» **SUPPLIED PASSAGE**
Hi people,
This is quite strange, and I will try to explain it to my best.
Context: we have an heterogeneous SLURM cluster where several cryosparc instances are running for different users, each instance running in a subset of ports of the same server. Also, we have different versions and each user has his own processing lanes.
Problem: one of the users of version: v3.3.2 is launching a batch of jobs (around 60, mostly “Local Refinement (NEW!)” jobs) where some of the jobs (around 10) end up marked as FAILED but if you check they are still running in SLURM.
Sample SLURM output (blurred for privacy)
JOBID queue user@instance_lane_project_job user RUNNING 5:29:37 1 8 96G (null) gres:gpu:A40:1 290107 slurmnodename
Even worse, in this state they are updated on the web interface, to the point that later in time FAILED jobs magically end up completed. To the point that almost all of them end up marked as completed. The failed jobs converted to “completed” afterwards are even showing nice results, user said .
So the complain from the user is now:
“How can I know that a job marked in the cryosparc web as FAILED really failed?”
And my question is: is there any way to avoid or patch this confusing behaviour? Maybe increasing the heartbeat for this particular user instance or similar?
Thank you for your time in advance!

» **STATED EXERCISE A**
Pull out every line of the records that contains the string "fixture", matching case exactly.
The forum post and the records that follow have nothing to do with each other.

» **RECORDS TO PROCESS**
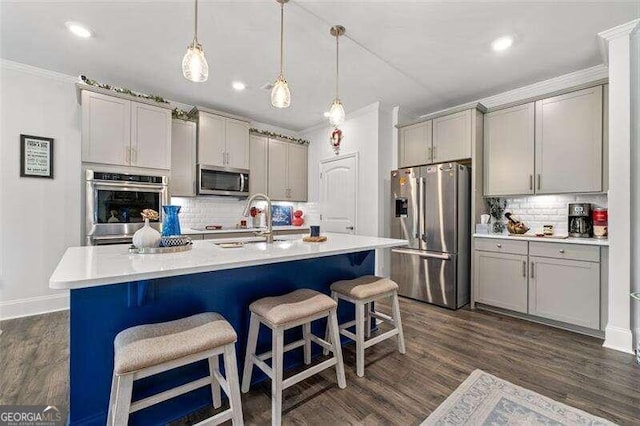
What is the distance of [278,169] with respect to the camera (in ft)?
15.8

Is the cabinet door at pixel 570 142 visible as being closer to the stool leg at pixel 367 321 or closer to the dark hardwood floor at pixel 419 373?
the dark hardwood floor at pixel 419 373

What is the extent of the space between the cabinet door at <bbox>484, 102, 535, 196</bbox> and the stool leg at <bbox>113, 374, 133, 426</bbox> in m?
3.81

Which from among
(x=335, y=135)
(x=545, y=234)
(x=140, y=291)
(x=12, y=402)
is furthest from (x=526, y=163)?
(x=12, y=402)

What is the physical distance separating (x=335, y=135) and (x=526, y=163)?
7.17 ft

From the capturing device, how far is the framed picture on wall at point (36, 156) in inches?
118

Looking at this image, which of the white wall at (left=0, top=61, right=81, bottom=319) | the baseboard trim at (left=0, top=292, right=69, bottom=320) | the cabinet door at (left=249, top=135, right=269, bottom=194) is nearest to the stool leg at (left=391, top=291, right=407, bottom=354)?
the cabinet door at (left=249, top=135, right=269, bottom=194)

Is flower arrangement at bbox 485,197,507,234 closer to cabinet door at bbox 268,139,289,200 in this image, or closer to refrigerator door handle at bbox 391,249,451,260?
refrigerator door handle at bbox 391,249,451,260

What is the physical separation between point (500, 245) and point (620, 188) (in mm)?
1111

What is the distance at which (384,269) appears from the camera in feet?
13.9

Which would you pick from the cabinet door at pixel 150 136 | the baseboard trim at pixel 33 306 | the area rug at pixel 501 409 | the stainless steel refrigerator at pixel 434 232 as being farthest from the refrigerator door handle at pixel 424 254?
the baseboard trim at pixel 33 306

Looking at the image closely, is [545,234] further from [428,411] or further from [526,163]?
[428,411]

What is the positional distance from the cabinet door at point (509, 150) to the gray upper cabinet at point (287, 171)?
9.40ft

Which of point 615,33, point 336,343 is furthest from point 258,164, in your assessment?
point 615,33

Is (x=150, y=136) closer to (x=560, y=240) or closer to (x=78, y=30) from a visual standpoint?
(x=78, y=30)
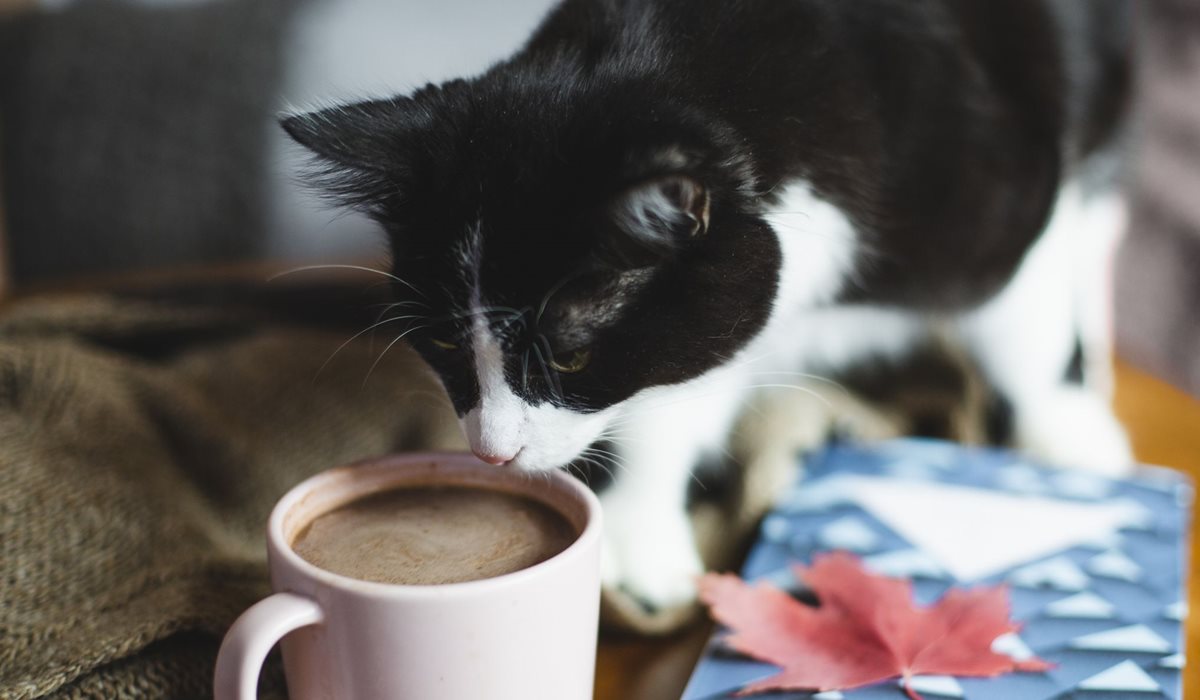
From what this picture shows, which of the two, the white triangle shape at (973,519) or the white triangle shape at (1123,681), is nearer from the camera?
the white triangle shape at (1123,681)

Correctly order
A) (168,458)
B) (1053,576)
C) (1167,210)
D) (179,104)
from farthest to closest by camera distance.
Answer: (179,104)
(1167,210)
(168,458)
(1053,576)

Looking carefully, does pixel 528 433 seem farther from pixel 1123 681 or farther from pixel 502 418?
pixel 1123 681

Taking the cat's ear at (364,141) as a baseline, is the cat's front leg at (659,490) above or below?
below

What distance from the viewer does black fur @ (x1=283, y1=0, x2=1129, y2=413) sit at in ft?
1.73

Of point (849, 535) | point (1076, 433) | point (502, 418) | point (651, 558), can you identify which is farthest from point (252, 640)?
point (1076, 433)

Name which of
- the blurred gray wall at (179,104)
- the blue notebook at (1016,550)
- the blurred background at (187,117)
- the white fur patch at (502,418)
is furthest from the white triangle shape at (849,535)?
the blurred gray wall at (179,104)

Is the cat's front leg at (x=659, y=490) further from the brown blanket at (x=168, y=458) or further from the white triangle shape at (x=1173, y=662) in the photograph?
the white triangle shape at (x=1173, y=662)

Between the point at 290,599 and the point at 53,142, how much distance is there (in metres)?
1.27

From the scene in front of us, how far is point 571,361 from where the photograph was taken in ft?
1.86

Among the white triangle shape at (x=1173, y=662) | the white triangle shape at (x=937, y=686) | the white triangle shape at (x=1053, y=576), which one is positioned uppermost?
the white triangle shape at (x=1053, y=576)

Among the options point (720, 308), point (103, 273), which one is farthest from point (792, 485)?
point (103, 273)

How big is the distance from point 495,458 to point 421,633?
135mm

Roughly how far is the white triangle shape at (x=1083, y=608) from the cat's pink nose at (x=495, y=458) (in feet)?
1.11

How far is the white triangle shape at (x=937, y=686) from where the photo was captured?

---

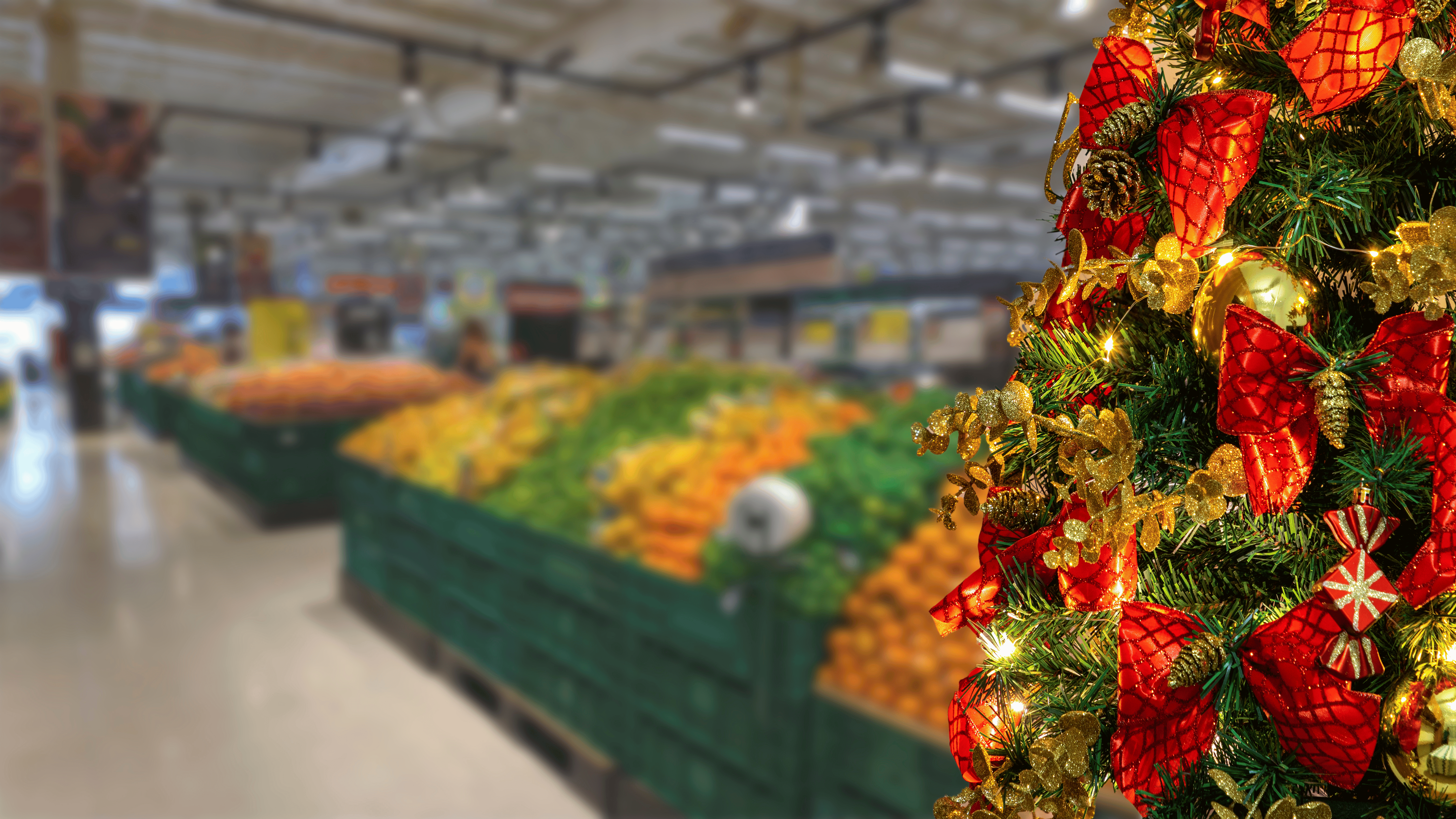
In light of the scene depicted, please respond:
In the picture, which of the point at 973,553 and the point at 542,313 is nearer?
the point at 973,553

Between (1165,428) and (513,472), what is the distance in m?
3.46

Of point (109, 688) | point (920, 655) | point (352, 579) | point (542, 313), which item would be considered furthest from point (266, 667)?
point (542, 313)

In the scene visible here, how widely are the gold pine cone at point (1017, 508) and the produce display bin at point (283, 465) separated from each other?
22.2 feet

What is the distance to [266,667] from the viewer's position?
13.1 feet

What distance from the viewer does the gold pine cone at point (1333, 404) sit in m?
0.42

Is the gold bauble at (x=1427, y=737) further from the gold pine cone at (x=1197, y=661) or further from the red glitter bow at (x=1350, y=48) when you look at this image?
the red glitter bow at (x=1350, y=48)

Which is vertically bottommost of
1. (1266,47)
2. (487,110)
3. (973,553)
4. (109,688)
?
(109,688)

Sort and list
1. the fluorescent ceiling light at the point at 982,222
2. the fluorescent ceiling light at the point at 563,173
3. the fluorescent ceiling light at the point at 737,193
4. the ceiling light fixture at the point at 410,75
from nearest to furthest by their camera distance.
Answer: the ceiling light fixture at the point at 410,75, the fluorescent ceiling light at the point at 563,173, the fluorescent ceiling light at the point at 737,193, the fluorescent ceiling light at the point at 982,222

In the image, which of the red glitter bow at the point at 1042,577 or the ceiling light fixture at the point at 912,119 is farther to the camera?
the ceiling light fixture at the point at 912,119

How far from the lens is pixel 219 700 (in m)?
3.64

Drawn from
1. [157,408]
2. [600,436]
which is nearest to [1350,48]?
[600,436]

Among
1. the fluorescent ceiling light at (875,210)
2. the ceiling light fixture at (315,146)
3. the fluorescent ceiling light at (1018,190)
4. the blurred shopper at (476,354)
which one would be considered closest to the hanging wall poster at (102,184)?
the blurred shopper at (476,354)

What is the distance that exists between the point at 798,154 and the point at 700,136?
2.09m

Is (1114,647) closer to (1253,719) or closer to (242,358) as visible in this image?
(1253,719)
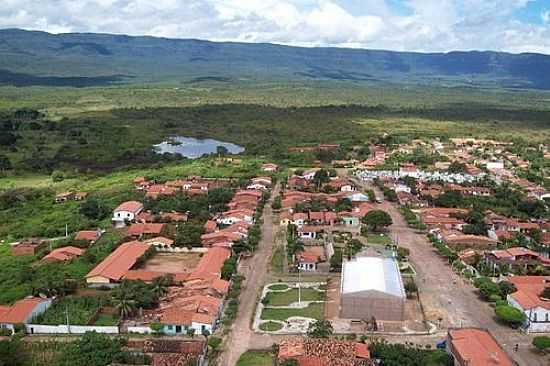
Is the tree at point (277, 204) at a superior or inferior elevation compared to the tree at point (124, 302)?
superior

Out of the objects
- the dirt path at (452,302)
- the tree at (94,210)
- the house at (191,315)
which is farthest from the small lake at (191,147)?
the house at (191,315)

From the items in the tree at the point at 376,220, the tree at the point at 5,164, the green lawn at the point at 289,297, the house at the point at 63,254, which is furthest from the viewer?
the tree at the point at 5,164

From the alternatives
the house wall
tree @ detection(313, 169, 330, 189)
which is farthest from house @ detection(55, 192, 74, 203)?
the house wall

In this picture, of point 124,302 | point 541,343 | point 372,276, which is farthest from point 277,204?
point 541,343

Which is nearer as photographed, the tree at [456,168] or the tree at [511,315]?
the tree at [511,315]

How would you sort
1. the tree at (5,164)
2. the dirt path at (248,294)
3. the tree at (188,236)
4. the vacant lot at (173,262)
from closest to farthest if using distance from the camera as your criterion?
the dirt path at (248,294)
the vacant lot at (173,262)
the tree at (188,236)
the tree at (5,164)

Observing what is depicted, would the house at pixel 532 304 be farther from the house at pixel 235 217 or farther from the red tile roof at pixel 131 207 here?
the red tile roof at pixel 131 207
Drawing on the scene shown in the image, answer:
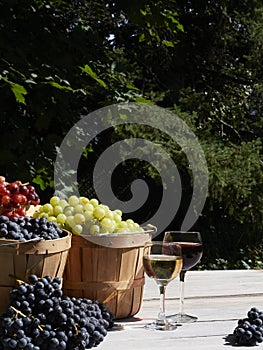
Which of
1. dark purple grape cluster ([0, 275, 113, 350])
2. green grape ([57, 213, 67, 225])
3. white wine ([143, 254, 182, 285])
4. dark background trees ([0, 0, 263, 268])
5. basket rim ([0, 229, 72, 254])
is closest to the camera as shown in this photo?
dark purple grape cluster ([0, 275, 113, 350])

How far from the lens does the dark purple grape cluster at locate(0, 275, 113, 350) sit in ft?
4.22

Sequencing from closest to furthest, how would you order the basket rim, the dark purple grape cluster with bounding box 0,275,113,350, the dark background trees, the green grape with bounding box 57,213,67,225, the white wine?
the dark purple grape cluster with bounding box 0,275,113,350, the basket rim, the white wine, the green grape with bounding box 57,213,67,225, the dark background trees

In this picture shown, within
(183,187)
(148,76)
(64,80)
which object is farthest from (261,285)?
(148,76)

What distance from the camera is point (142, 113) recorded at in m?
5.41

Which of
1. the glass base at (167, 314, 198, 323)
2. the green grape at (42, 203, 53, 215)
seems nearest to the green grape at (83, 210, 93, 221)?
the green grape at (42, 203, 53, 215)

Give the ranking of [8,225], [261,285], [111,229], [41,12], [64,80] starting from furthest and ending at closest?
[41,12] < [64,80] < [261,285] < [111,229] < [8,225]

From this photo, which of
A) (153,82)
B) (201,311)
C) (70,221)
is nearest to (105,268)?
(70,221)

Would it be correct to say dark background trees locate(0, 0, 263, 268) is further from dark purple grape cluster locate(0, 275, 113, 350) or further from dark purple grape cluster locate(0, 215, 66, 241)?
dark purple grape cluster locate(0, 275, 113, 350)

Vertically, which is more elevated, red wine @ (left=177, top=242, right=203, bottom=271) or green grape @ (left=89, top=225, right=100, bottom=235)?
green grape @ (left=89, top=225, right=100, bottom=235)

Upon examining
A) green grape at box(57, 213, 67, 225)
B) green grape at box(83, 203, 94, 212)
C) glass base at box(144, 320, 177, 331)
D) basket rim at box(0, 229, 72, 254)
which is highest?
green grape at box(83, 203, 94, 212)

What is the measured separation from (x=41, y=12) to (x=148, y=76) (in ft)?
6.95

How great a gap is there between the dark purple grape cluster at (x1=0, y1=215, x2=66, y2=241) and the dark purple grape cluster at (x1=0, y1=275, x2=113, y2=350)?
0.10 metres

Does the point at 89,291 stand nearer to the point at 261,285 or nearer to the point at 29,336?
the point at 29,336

» **STATED EXERCISE B**
Write out the part of the forum post that opens with the words containing "And my question" and closes with "time in advance!", replacing "heartbeat" with "timeout".

» **OUTPUT A**
4. the ceiling light fixture at the point at 410,75
Answer: the ceiling light fixture at the point at 410,75, the fluorescent ceiling light at the point at 563,173, the fluorescent ceiling light at the point at 737,193, the fluorescent ceiling light at the point at 982,222
In the image, which of the red glitter bow at the point at 1042,577 or the ceiling light fixture at the point at 912,119 is farther to the camera?
the ceiling light fixture at the point at 912,119
2. the ceiling light fixture at (315,146)

» **OUTPUT B**
And my question is: is there any way to avoid or patch this confusing behaviour? Maybe increasing the timeout for this particular user instance or similar?
Thank you for your time in advance!